In the 1995 Halloween episode of "The Simpsons," Homer Simpson finds a portal to the mysterious Third Dimension behind a bookcase, and desperate to escape his in-laws, he plunges through. He finds himself wandering across a dark surface etched with green gridlines and strewn with geometric shapes, above which hover strange equations. One of these is the deceptively simple assertion that P = NP.
In fact, in a 2002 poll, 61 mathematicians and computer scientists said that they thought P probably didn't equal NP, to only nine who thought it did -- and of those nine, several told the pollster that they took the position just to be contrary. But so far, no one's been able to decisively answer the question one way or the other. Frequently called the most important outstanding question in theoretical computer science, the equivalency of P and NP is one of the seven problems that the Clay Mathematics Institute will give you a million dollars for proving -- or disproving. Roughly speaking, P is a set of relatively easy problems, and NP is a set of what seem to be very, very hard problems, so P = NP would imply that the apparently hard problems actually have relatively easy solutions. But the details are more complicated.
Computer science is largely concerned with a single question: How long does it take to execute a given algorithm? But computer scientists don't give the answer in minutes or milliseconds; they give it relative to the number of elements the algorithm has to manipulate.

* _THE PROBLEM_
According to the passage on P and NP, how many people in the 2002 poll thought P probably didn't equal NP?

* _DATA PROVIDED_
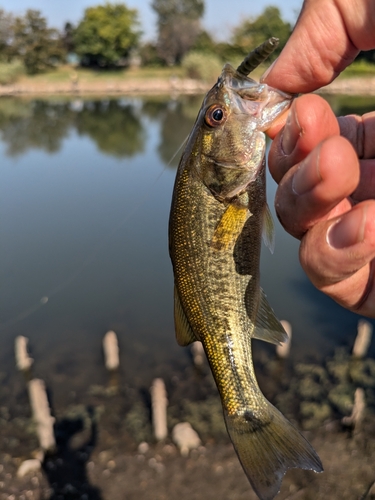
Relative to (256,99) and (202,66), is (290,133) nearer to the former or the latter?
(256,99)

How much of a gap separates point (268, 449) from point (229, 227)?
125 centimetres

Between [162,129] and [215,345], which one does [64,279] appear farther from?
[162,129]

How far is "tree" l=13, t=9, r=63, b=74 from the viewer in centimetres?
5825

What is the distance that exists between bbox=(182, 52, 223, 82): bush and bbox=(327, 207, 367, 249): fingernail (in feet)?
160

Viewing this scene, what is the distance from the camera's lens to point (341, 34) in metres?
2.38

* _EXERCISE RESPONSE_
61 mathematicians and computer scientists.